Stellungnahme zum Gesetz über die Sanierung der Staatsfinanzen
8. September 2025
Die Mitte nimmt zur Kenntnis, dass die korrigierte Fassung des PSKF eine Verbesserung gegenüber dem ursprünglichen Entwurf darstellt. Die Mitte begrüsst die Streichung bestimmter inakzeptabler Massnahmen, beispielsweise in Bezug auf die Pflegeheime, die Universität oder die Strassen. Darüber hinaus muss unser Kanton, der bereits höhere Abgaben erhebt als die meisten anderen Kantone, eine wettbewerbsfähige Steuersituation bewahren.
Dennoch sind gemeinsame Opfer unvermeidlich:
- Die Bürgerinnen und Bürger werden die versteckte Steuererhöhung durch die Abschaffung des Ausgleichs für die kalte Progression und die Erhöhung zahlreicher Gebühren und Taxen tragen.
- Die Staatsangestellten müssen mit dem Verzicht auf die Indexierung und dem Aufschieben der Lohnstufenanpassungen ihren Beitrag leisten. Es sei jedoch daran erinnert, dass die Abschaffung eines einheitlichen Solidaritätsbeitrags eine Erleichterung und ein Zeichen des Kompromisses darstellt.
- Auch die politischen Parteien werden mit der Kürzung des staatlichen Beitrags zu den Wahlkampfkosten ihren Teil beitragen.

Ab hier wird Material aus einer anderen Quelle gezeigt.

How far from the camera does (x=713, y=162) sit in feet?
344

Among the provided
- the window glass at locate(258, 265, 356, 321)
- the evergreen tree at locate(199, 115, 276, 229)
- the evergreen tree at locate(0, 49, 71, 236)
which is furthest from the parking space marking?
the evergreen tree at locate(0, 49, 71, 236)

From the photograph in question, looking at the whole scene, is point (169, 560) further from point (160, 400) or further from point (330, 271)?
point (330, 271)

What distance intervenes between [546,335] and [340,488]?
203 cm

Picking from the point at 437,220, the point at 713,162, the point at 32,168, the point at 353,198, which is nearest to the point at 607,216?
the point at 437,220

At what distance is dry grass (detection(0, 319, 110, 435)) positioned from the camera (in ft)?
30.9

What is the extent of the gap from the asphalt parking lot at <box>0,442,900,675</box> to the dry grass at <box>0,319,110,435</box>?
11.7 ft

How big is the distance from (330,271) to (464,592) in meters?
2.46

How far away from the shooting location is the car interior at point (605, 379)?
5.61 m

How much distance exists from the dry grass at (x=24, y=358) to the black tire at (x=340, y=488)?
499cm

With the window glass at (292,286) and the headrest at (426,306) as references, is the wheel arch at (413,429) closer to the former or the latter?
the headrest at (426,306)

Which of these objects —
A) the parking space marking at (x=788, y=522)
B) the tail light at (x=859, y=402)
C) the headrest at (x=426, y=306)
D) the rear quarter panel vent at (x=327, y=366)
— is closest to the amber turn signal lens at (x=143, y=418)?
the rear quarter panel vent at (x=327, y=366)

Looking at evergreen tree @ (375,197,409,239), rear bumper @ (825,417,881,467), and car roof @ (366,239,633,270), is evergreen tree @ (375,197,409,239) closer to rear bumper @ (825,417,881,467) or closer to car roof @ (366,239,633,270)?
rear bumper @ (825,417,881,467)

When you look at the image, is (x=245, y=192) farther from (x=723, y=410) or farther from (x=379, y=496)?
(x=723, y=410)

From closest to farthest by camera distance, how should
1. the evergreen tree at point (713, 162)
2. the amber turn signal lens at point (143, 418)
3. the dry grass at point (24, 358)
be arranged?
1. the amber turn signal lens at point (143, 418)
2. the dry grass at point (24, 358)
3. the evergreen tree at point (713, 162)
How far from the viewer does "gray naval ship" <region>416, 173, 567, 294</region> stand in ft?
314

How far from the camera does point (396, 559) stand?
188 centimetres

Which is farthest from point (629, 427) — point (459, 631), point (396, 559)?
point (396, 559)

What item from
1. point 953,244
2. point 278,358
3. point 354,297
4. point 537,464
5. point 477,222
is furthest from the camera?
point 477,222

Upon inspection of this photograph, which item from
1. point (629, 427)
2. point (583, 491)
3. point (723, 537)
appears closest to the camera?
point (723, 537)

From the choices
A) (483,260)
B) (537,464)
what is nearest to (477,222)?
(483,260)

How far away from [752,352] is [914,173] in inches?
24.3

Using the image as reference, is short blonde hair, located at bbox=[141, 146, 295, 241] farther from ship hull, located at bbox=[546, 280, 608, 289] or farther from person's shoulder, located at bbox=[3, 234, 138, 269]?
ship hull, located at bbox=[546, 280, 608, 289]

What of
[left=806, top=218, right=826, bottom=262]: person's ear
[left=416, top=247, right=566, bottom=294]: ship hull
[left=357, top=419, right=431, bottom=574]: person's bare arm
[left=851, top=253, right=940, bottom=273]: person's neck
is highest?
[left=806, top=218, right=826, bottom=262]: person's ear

Der Staat selbst ist der einzige, der nur marginale Opfer in seiner Organisation und Funktionsweise bringt. Genau darin liegt jedoch der Kern des Problems. Die Mitte hält es für unerlässlich, dass die Verwaltung ihre Aufgaben überprüft, ihre Verfahren vereinfacht und ehrgeizige Strukturreformen durchführt. Wir haben bereits in der Vernehmlassung darauf hingewiesen, dass diese Reformen eine unverzichtbare Voraussetzung für die Akzeptanz von Kompromissen sind. Einige Massnahmen hätten unverzüglich umgesetzt werden müssen, wie beispielsweise die sechsmonatige Karenzfrist für die Neubesetzung bestimmter Personalkategorien. Die Mitte wird bei der Diskussion des dazu eingereichten Mandats darauf zurückkommen.
Was die Verlagerung der Lasten vom Kanton auf die Gemeinden angeht, so geht diese zwar in die richtige Richtung, doch ist das Gleichgewicht sehr oberflächlich. Diese einfache Verlagerung der Kosten ändert für die Bürgerinnen und Bürger unter dem Strich nichts, wenn sie nicht mit einer echten Verbesserung der Verwaltungsführung einhergeht.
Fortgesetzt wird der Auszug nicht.